Anderson also presents the action throughout the film capably, as a veteran director of sci-fi and fantasy action should. In particular, he chooses to stay away from overuse of slow motion, a hallmark of his Resident Evil films, and lets the energetic fight and stunt choreography stand out. Whether it’s horse and chariot chases, large-scale battles, or single gladiatorial combat, the action never bores. However, his overuse of 3D certainly does grate after a while, but that’s nothing new, especially if you’ve seen his other work.

Despite all that’s done competently or even done well in Pompeii, Anderson and his cast and crew make the same mistake that Michael Bay made in Pearl Harbor, that Roland Emmerich has made in every large-scale disaster film he’s made post-Independence Day, and that arguably Cameron made in Titanic: focus everything on the special effects necessary to bring the calamity to life, and make the lead characters suffering through said calamity as dull, underdeveloped, and uninteresting as possible. Kit Harington isn’t asked to waver very far from his work on “Game of Thrones” to bring the Celt to life on screen — just add a little of Gladiator‘s Maximus’s confidence and physicality to Jon Snow’s quiet, brooding countenance. Don’t be surprised if he reminds you a little of Orlando Bloom in his Pirates of the Caribbean days. Emily Browning’s Cassia is equally bland, but at least the two look pretty together on-screen, even covered in dirt and volcanic ash. Contrarily, Sutherland does his absolute best to make Senator Corvus is hissably hateable as possible, but the odd lisp he adopts for his speech just makes him sound ridiculous, as though he sorely missing having a mustache to twirl and needs another “evil” mannerism to constantly remind the audiences that he’s not, in fact, Jack Bauer running around in Roman armor and a cape.

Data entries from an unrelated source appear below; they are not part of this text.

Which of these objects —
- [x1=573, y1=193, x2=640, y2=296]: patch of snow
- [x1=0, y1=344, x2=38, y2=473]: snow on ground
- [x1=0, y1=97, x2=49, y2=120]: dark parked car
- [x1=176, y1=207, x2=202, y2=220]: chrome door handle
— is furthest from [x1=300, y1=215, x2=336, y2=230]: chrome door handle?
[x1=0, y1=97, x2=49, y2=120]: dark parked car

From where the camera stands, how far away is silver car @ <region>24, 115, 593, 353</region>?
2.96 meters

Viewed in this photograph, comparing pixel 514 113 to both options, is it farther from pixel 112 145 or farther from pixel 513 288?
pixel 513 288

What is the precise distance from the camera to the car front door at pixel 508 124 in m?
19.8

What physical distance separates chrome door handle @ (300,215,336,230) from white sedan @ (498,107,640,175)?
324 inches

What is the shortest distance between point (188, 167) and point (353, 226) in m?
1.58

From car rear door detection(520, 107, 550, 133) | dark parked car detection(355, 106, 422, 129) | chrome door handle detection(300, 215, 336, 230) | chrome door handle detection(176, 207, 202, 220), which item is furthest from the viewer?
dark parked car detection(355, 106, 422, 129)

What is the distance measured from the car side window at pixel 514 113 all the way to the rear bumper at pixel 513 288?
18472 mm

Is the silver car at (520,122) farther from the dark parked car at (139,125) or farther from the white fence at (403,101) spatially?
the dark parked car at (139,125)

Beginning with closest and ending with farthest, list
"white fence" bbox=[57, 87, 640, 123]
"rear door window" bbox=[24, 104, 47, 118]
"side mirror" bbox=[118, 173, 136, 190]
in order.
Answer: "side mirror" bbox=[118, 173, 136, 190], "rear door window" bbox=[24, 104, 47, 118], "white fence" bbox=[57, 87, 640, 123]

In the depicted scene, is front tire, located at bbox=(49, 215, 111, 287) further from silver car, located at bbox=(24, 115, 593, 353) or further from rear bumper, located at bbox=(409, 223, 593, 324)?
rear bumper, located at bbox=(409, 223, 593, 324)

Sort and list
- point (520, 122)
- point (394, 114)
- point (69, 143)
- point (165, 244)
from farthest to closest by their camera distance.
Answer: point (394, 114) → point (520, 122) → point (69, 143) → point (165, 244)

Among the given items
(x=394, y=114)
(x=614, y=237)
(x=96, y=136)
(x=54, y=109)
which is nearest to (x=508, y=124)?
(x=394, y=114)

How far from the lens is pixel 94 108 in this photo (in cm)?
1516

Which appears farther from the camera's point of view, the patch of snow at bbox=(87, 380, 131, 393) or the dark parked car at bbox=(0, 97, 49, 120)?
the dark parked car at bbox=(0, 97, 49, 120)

Never mind the fact that everything here looks and feels like it’s been done better in previous films — that’s certainly true here, but it’s not the worst offense. For a disaster movie to really hit home, you have to care about what happens to the various characters, and in order for audiences to care, the characters have to be interesting and/or relateable. In Pompeii, the characters are neither, and thus their story prior to Vesuvius’s eruption just feels obligatory, and their story after the eruption really has only one compelling question: “Okay, do they all die, or does someone live to tell the tale?”

If you know anything about what actually happened in Pompeii or ancient Roman history, you already know the answer to that question.

Score: 2 out of 5

Pompeii
Starring Kit Harington, Carrie-Anne Moss, Emily Browning, Adewale Akinnuoye-Agbaje, Jessica Lucas, Currie Graham, Sasha Roiz, with Jared Harris, and Kiefer Sutherland. Directed by Paul W. S. Anderson.
Running Time: 105 minutes
Rated PG-13 for intense battle sequences, disaster-related action and brief sexual content.